Re: [PATCH bpf-next v2 0/8] Support defragmenting IPv(4|6) packets in BPF

Daniel Xu <dxu@xxxxxxxxx> · Tue, 28 Feb 2023 16:17:16 -0700

Hi Alexei,

On Mon, Feb 27, 2023 at 08:56:38PM -0800, Alexei Starovoitov wrote:
> On Mon, Feb 27, 2023 at 5:57 PM Daniel Xu <dxu@xxxxxxxxx> wrote:
> >
> > Hi Alexei,
> >
> > On Mon, Feb 27, 2023 at 03:03:38PM -0800, Alexei Starovoitov wrote:
> > > On Mon, Feb 27, 2023 at 12:51:02PM -0700, Daniel Xu wrote:
> > > > === Context ===
> > > >
> > > > In the context of a middlebox, fragmented packets are tricky to handle.
> > > > The full 5-tuple of a packet is often only available in the first
> > > > fragment which makes enforcing consistent policy difficult. There are
> > > > really only two stateless options, neither of which are very nice:
> > > >
> > > > 1. Enforce policy on first fragment and accept all subsequent fragments.
> > > >    This works but may let in certain attacks or allow data exfiltration.
> > > >
> > > > 2. Enforce policy on first fragment and drop all subsequent fragments.
> > > >    This does not really work b/c some protocols may rely on
> > > >    fragmentation. For example, DNS may rely on oversized UDP packets for
> > > >    large responses.
> > > >
> > > > So stateful tracking is the only sane option. RFC 8900 [0] calls this
> > > > out as well in section 6.3:
> > > >
> > > >     Middleboxes [...] should process IP fragments in a manner that is
> > > >     consistent with [RFC0791] and [RFC8200]. In many cases, middleboxes
> > > >     must maintain state in order to achieve this goal.
> > > >
> > > > === BPF related bits ===
> > > >
> > > > However, when policy is enforced through BPF, the prog is run before the
> > > > kernel reassembles fragmented packets. This leaves BPF developers in a
> > > > awkward place: implement reassembly (possibly poorly) or use a stateless
> > > > method as described above.
> > > >
> > > > Fortunately, the kernel has robust support for fragmented IP packets.
> > > > This patchset wraps the existing defragmentation facilities in kfuncs so
> > > > that BPF progs running on middleboxes can reassemble fragmented packets
> > > > before applying policy.
> > > >
> > > > === Patchset details ===
> > > >
> > > > This patchset is (hopefully) relatively straightforward from BPF perspective.
> > > > One thing I'd like to call out is the skb_copy()ing of the prog skb. I
> > > > did this to maintain the invariant that the ctx remains valid after prog
> > > > has run. This is relevant b/c ip_defrag() and ip_check_defrag() may
> > > > consume the skb if the skb is a fragment.
> > >
> > > Instead of doing all that with extra skb copy can you hook bpf prog after
> > > the networking stack already handled ip defrag?
> > > What kind of middle box are you doing? Why does it have to run at TC layer?
> >
> > Unless I'm missing something, the only other relevant hooks would be
> > socket hooks, right?
> >
> > Unfortunately I don't think my use case can do that. We are running the
> > kernel as a router, so no sockets are involved.
> 
> Are you using bpf_fib_lookup and populating kernel routing
> table and doing everything on your own including neigh ?
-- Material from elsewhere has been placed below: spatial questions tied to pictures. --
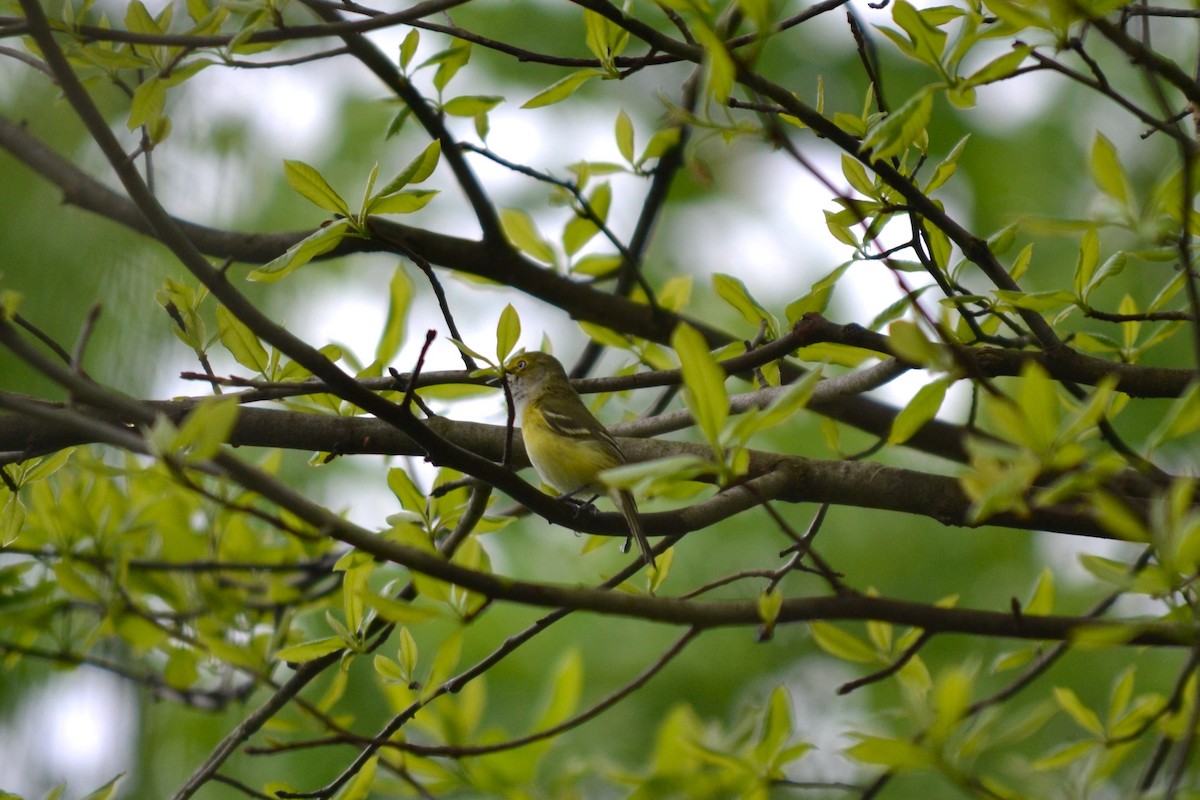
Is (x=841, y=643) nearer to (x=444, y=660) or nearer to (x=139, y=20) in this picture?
(x=444, y=660)

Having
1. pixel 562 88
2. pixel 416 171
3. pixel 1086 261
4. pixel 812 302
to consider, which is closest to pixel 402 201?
pixel 416 171

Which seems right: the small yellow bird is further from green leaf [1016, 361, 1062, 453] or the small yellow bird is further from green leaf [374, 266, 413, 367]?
green leaf [1016, 361, 1062, 453]

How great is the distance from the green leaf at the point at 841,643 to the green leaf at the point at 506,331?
2.58 feet

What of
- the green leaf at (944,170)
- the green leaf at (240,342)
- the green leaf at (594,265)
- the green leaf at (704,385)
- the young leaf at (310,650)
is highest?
the green leaf at (594,265)

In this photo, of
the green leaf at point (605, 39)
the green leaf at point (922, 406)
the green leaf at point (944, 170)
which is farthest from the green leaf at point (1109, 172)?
the green leaf at point (605, 39)

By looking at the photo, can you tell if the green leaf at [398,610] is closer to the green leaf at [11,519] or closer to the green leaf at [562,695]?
the green leaf at [562,695]

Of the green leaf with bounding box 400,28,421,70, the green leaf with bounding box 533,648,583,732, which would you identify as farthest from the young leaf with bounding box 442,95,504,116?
the green leaf with bounding box 533,648,583,732

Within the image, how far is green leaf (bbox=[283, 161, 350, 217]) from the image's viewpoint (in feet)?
6.12

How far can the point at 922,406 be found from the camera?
1.53 meters

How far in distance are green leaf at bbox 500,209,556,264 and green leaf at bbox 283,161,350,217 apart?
0.83 metres

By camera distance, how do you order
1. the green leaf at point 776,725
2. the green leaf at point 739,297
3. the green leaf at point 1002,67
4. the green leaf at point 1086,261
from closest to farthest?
the green leaf at point 1002,67 → the green leaf at point 776,725 → the green leaf at point 1086,261 → the green leaf at point 739,297

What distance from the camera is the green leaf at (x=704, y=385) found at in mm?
1326

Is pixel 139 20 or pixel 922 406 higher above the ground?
pixel 139 20

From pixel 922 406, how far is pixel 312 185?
115cm
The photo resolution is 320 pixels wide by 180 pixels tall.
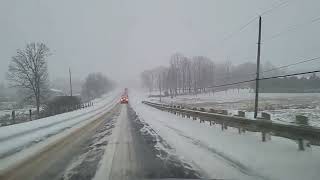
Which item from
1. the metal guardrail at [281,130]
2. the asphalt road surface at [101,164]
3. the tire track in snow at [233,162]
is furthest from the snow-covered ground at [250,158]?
the asphalt road surface at [101,164]

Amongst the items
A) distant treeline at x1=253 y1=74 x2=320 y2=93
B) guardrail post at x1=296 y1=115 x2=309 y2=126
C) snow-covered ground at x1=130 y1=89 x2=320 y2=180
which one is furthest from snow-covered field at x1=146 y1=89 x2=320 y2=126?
distant treeline at x1=253 y1=74 x2=320 y2=93

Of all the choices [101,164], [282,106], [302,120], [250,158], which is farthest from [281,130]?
[282,106]

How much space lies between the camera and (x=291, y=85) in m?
86.6

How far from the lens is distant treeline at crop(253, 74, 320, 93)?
76613mm

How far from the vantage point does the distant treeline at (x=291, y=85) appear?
251 ft

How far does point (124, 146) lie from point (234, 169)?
4.83 m

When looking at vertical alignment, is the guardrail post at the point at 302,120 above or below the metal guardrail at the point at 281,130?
above

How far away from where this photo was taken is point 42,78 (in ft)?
204

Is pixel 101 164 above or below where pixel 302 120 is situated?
below

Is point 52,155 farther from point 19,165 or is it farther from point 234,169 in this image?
point 234,169

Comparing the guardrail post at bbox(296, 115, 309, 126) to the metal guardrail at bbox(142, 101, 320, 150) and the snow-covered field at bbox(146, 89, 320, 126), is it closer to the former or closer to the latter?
the metal guardrail at bbox(142, 101, 320, 150)

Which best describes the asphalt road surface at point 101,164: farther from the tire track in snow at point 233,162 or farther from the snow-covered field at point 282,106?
the snow-covered field at point 282,106

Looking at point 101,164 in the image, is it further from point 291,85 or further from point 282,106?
point 291,85

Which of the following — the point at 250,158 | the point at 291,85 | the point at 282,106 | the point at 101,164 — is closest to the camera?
the point at 101,164
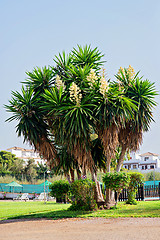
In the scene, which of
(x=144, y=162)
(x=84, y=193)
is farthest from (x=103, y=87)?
(x=144, y=162)

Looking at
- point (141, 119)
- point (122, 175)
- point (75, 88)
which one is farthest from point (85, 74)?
point (122, 175)

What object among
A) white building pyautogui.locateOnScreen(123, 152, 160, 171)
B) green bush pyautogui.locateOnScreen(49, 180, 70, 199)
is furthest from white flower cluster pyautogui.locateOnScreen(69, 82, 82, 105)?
white building pyautogui.locateOnScreen(123, 152, 160, 171)

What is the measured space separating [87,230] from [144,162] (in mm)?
73990

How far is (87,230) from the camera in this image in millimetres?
9586

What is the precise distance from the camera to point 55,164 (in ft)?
54.8

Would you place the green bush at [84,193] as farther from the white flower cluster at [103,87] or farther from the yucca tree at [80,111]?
the white flower cluster at [103,87]

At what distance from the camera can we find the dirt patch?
334 inches

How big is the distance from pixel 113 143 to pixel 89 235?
20.8 feet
We're currently not doing any routing things in BPF yet. All the routing
manipulation has been done in iptables / netfilter so far. I'm not super
familiar with routing stuff but from what I understand there is some
relatively complicated stuff going on with BGP and ipsec tunnels at the
moment. Not sure if that answers your question.

> Have you considered to skb redirect to another netdev that does ip defrag?
> Like macvlan does it under some conditions. This can be generalized.

I had not considered that yet. Are you suggesting adding a new
passthrough netdev thing that'll defrags? I looked at the macvlan driver
and it looks like it defrags to handle some multicast corner case.

> Recently Florian proposed to allow calling bpf progs from all existing
> netfilter hooks.
> You can pretend to local deliver and hook in NF_INET_LOCAL_IN ?

Does that work for forwarding cases? I'm reading through [0] and it
seems to suggest that it'll only defrag for locally destined packets:

    If the destination IP address is matches with
    local NIC's IP address, the dst_input() function will brings the packets
    into the ip_local_deliver(), which will defrag the packet and pass it
    to the NF_IP_LOCAL_IN hook

Faking local delivery seems kinda ugly -- maybe I don't know any clean
ways.

[...]

[0]: https://kernelnewbies.org/Networking?action=AttachFile&do=get&target=hacking_the_wholism_of_linux_net.txt

Thanks,
Daniel